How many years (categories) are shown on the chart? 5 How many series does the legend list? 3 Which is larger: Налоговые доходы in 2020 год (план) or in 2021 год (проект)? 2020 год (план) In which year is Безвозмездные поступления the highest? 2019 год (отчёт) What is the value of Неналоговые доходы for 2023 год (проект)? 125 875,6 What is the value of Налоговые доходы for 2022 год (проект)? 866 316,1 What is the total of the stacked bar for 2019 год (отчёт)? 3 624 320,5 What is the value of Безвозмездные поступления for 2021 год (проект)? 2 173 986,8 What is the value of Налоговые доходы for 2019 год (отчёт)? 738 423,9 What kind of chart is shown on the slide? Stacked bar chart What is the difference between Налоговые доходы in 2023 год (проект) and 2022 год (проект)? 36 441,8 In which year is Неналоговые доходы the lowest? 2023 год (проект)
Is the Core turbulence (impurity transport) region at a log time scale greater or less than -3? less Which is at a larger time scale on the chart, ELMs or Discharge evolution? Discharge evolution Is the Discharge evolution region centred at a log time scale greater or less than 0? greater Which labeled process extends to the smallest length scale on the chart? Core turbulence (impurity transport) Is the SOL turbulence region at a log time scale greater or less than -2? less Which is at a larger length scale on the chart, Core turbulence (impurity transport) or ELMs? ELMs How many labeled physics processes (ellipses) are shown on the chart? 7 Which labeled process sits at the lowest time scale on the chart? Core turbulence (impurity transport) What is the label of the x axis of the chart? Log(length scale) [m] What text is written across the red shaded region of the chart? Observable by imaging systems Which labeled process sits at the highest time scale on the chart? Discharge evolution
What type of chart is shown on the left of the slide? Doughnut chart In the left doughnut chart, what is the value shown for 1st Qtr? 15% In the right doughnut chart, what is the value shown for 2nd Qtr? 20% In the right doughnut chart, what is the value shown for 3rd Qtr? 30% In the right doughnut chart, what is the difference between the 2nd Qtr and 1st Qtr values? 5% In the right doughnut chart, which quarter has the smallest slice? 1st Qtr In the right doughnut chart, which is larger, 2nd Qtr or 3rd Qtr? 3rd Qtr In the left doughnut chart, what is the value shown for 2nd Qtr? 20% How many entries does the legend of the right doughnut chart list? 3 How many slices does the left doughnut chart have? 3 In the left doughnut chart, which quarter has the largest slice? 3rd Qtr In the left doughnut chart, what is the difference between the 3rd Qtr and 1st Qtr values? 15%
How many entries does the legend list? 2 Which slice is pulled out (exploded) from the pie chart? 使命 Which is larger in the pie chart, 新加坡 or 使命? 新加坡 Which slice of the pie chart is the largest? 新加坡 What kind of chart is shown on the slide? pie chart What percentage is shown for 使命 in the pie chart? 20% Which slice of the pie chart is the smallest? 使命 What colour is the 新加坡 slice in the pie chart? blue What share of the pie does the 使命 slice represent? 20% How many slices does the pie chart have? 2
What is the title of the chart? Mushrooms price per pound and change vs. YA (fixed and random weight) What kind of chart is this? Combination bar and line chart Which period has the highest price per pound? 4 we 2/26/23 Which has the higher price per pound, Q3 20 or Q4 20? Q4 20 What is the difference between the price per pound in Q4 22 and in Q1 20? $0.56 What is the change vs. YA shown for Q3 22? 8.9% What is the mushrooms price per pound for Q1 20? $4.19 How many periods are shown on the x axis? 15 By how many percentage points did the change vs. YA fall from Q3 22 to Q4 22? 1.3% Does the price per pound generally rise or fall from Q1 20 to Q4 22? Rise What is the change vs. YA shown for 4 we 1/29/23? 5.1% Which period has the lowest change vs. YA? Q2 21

+++

→ Work to be completed: Reproduce all five lines above character for character, changing nothing.

→ Answer box:
How many years (categories) are shown on the chart? 5 How many series does the legend list? 3 Which is larger: Налоговые доходы in 2020 год (план) or in 2021 год (проект)? 2020 год (план) In which year is Безвозмездные поступления the highest? 2019 год (отчёт) What is the value of Неналоговые доходы for 2023 год (проект)? 125 875,6 What is the value of Налоговые доходы for 2022 год (проект)? 866 316,1 What is the total of the stacked bar for 2019 год (отчёт)? 3 624 320,5 What is the value of Безвозмездные поступления for 2021 год (проект)? 2 173 986,8 What is the value of Налоговые доходы for 2019 год (отчёт)? 738 423,9 What kind of chart is shown on the slide? Stacked bar chart What is the difference between Налоговые доходы in 2023 год (проект) and 2022 год (проект)? 36 441,8 In which year is Неналоговые доходы the lowest? 2023 год (проект)
Is the Core turbulence (impurity transport) region at a log time scale greater or less than -3? less Which is at a larger time scale on the chart, ELMs or Discharge evolution? Discharge evolution Is the Discharge evolution region centred at a log time scale greater or less than 0? greater Which labeled process extends to the smallest length scale on the chart? Core turbulence (impurity transport) Is the SOL turbulence region at a log time scale greater or less than -2? less Which is at a larger length scale on the chart, Core turbulence (impurity transport) or ELMs? ELMs How many labeled physics processes (ellipses) are shown on the chart? 7 Which labeled process sits at the lowest time scale on the chart? Core turbulence (impurity transport) What is the label of the x axis of the chart? Log(length scale) [m] What text is written across the red shaded region of the chart? Observable by imaging systems Which labeled process sits at the highest time scale on the chart? Discharge evolution
What type of chart is shown on the left of the slide? Doughnut chart In the left doughnut chart, what is the value shown for 1st Qtr? 15% In the right doughnut chart, what is the value shown for 2nd Qtr? 20% In the right doughnut chart, what is the value shown for 3rd Qtr? 30% In the right doughnut chart, what is the difference between the 2nd Qtr and 1st Qtr values? 5% In the right doughnut chart, which quarter has the smallest slice? 1st Qtr In the right doughnut chart, which is larger, 2nd Qtr or 3rd Qtr? 3rd Qtr In the left doughnut chart, what is the value shown for 2nd Qtr? 20% How many entries does the legend of the right doughnut chart list? 3 How many slices does the left doughnut chart have? 3 In the left doughnut chart, which quarter has the largest slice? 3rd Qtr In the left doughnut chart, what is the difference between the 3rd Qtr and 1st Qtr values? 15%
How many entries does the legend list? 2 Which slice is pulled out (exploded) from the pie chart? 使命 Which is larger in the pie chart, 新加坡 or 使命? 新加坡 Which slice of the pie chart is the largest? 新加坡 What kind of chart is shown on the slide? pie chart What percentage is shown for 使命 in the pie chart? 20% Which slice of the pie chart is the smallest? 使命 What colour is the 新加坡 slice in the pie chart? blue What share of the pie does the 使命 slice represent? 20% How many slices does the pie chart have? 2
What is the title of the chart? Mushrooms price per pound and change vs. YA (fixed and random weight) What kind of chart is this? Combination bar and line chart Which period has the highest price per pound? 4 we 2/26/23 Which has the higher price per pound, Q3 20 or Q4 20? Q4 20 What is the difference between the price per pound in Q4 22 and in Q1 20? $0.56 What is the change vs. YA shown for Q3 22? 8.9% What is the mushrooms price per pound for Q1 20? $4.19 How many periods are shown on the x axis? 15 By how many percentage points did the change vs. YA fall from Q3 22 to Q4 22? 1.3% Does the price per pound generally rise or fall from Q1 20 to Q4 22? Rise What is the change vs. YA shown for 4 we 1/29/23? 5.1% Which period has the lowest change vs. YA? Q2 21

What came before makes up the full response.